Example 2: Runtime values

pub fn main() void {
    var buffer = [_]u8{1, 2, 3, 4, 5};
    var index: usize = 4;
    index += 1;
    buffer[index] = 100;
}

In this example, we have the same array buffer, but the index is determined at runtime. We start with index set to 4, and then we increment it by 1, making it 5. When we try to access buffer[5], it is out of bounds. Since the index is not known at compile time, Zig will allow the code to compile, but it will crash at runtime with an appropriate stack trace.

m3lk0r@parrot:~$ ./zig-bootstrap/zig/stage3/bin/zig build-exe main.zig
m3lk0r@parrot:~$ file main
main: ELF 64-bit LSB executable, x86-64, version 1 (SYSV), statically linked, with debug_info, not stripped
m3lk0r@parrot:~$ ./main
thread 2816 panic: index out of bounds: index 5, len 5
/home/m3lk0r/main.zig:5:11: 0x11abd16 in main (main.zig)
    buffer[index] = 100;
          ^
/home/m3lk0r/zig-bootstrap/zig/stage3/lib/zig/std/start.zig:679:59: 0x11ab332 in callMain (std.zig)
    if (fn_info.params.len == 0) return wrapMain(root.main());
                                                          ^
/home/m3lk0r/zig-bootstrap/zig/stage3/lib/zig/std/start.zig:190:5: 0x11aadb1 in _start (std.zig)
    asm volatile (switch (native_arch) {
    ^
Aborted (core dumped)

In order to see how Zig does this under the hood, we need to check its AIR. You can read more about AIR here.

Zig master (0.16.0, at the time of writing) is used for this example

First, we need to compile the code to dump AIR. Run the following:

./zig-bootstrap/zig/stage3/bin/zig build-obj main.zig

Make sure to use the debug build of the Zig compiler, as --verbose-air is only available for debug build of the compiler.

The AIR produced is some ~220000 lines, so we will just look at main.

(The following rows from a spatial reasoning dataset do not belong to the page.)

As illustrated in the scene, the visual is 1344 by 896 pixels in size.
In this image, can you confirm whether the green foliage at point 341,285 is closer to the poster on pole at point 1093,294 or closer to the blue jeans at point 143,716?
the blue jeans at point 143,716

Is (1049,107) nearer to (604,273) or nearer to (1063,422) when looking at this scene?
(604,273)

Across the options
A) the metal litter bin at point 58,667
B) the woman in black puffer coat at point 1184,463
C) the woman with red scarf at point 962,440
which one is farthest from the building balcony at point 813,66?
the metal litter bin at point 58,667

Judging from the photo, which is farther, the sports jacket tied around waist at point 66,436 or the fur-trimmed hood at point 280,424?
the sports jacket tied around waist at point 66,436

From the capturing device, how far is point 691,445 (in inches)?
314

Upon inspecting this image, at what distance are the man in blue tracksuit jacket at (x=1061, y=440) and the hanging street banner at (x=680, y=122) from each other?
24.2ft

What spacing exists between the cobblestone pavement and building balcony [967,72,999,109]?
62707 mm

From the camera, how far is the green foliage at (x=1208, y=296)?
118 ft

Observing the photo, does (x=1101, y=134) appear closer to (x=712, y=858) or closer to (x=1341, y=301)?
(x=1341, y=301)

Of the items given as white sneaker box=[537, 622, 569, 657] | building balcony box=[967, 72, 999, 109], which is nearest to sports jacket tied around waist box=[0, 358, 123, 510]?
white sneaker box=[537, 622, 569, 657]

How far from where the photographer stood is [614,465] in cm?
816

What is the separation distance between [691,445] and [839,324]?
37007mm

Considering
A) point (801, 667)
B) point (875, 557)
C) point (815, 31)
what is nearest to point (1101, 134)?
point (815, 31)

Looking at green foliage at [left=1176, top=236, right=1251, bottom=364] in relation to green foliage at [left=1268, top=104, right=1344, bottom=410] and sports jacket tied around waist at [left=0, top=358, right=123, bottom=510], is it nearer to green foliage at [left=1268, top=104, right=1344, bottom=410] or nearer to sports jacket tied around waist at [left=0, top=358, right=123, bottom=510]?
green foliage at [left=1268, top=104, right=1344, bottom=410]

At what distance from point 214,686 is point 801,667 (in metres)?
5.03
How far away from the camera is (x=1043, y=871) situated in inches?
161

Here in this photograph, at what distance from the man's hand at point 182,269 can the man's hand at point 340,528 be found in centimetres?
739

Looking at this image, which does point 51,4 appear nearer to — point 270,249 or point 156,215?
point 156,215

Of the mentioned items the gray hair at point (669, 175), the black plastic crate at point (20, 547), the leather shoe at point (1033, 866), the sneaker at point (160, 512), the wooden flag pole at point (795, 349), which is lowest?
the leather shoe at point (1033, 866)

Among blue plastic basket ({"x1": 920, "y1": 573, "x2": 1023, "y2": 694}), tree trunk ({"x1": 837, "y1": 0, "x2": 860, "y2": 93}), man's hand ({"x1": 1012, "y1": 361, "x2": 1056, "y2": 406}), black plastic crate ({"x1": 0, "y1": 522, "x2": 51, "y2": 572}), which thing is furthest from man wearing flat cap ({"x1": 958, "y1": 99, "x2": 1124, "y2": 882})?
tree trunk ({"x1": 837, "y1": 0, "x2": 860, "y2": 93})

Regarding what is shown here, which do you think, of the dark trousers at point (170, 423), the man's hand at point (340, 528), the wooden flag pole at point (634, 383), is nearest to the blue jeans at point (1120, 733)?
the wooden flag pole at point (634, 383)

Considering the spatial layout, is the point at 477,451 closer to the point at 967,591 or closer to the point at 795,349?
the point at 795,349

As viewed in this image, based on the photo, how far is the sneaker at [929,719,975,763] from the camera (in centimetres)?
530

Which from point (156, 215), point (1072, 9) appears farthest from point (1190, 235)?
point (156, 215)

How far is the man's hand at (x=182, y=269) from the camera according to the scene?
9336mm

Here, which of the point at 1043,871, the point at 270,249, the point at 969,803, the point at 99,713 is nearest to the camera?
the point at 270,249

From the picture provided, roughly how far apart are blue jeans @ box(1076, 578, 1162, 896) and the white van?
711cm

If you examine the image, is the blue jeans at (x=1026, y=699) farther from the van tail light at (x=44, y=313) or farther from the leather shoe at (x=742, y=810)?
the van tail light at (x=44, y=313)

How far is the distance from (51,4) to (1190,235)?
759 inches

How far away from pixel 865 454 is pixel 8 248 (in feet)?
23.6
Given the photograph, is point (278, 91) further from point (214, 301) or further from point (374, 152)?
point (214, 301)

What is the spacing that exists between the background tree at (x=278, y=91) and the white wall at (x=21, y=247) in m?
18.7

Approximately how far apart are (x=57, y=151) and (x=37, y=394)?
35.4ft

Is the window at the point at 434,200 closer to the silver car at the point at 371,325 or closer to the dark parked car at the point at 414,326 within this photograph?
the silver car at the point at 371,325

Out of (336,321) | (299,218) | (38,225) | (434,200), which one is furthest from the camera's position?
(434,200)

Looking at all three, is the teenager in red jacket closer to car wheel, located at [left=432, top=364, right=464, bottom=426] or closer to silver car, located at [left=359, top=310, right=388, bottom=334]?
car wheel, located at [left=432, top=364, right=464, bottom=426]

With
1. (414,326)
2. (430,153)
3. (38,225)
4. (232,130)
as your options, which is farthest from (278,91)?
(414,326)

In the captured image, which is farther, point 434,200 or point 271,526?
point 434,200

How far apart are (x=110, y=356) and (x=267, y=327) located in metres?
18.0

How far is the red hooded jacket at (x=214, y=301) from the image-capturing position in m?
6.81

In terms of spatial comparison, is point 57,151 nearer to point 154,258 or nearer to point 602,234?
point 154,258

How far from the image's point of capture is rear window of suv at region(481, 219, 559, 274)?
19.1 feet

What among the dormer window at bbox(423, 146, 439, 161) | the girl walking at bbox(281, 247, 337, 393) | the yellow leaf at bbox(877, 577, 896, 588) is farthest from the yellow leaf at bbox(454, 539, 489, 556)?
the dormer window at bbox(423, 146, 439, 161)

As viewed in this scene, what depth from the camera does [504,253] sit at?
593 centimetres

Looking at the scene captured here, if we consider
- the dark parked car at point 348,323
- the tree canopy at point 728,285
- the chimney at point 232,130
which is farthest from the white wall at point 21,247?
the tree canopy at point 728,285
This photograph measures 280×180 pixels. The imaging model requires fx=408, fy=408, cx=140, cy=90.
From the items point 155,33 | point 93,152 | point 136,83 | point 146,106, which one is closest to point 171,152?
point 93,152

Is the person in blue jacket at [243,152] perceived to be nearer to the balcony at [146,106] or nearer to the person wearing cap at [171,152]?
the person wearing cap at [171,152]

# Begin Function AIR: main.main:
# Total AIR+Liveness bytes: 771B
# AIR Instructions:         35 (315B)
# AIR Extra Data:           60 (240B)
# Liveness tomb_bits:       24B
# Liveness Extra Data:      12 (48B)
# Liveness special table:   4 (32B)
  %0!= save_err_return_trace_index()
  %1!= dbg_stmt(2:5)
  %2 = alloc(*[5]u8)
  %3!= store(%2, <[5]u8, "\x01\x02\x03\x04\x05".*>)
  %5!= dbg_var_ptr(%2, "buffer")
  %6!= dbg_stmt(3:5)
  %7 = alloc(*usize)
  %8!= store_safe(%7, <usize, 4>)
  %9!= dbg_var_ptr(%7, "index")
  %10!= dbg_stmt(4:5)
  %11 = load(usize, %7)
  %12!= dbg_stmt(4:11)
  %13 = block(usize, {
    %27 = add_with_overflow(struct { usize, u1 }, %11!, @.one_usize)
    %28 = struct_field_val(%27, 1)
    %29 = cmp_eq(%28!, @.one_u1)
    %30!= cond_br(%29!, cold {
      %2! %27! %7!
      %31!= call(<fn () noreturn, (function 'integerOverflow')>, [])
      %32!= unreach()
    }, {
      %33 = struct_field_val(%27!, 0)
      %34!= br(%13, %33!)
    })
  } %11!)
  %14!= store_safe(%7, %13!)
  %15!= dbg_stmt(5:5)
  %16 = load(usize, %7!)
  %17!= dbg_stmt(5:11)
  %18 = cmp_lt(%16, <usize, 5>)
  %21!= block(void, {
    %22!= cond_br(%18!, likely {
      %23!= br(%21, @.void_value)
    }, cold {
      %2!
      %19!= call(<fn (usize, usize) noreturn, (function 'outOfBounds')>, [%16!, <usize, 5>])
      %20!= unreach()
    })
  } %18!)
  %24 = ptr_elem_ptr(*u8, %2!, %16!)
  %25!= store_safe(%24!, <u8, 100>)
  %26!= ret_safe(@.void_value)
# End Function AIR: main.main

Understanding from %0 to %15 will be left as an exercise to the reader. At %16, %16 = load(usize, %7!) loads the current value of index. %18 = cmp_lt(%16, <usize, 5>) asks if the index, which is 5 is less than the array length. Next, %22!= cond_br(%18!, likely checks if index is 0-4 and continues to %23! if it is. But in our case, this check fails and therefore cold path is taken which calls %19!= call(<fn (usize, usize) noreturn, (function 'outOfBounds')>, [%16!, <usize, 5>]) This means the final write (from %24 to %26) doesn’t happen since cold path %20 was taken and thread 257906 panic: index out of bounds: index 5, len 5 is printed on stdout.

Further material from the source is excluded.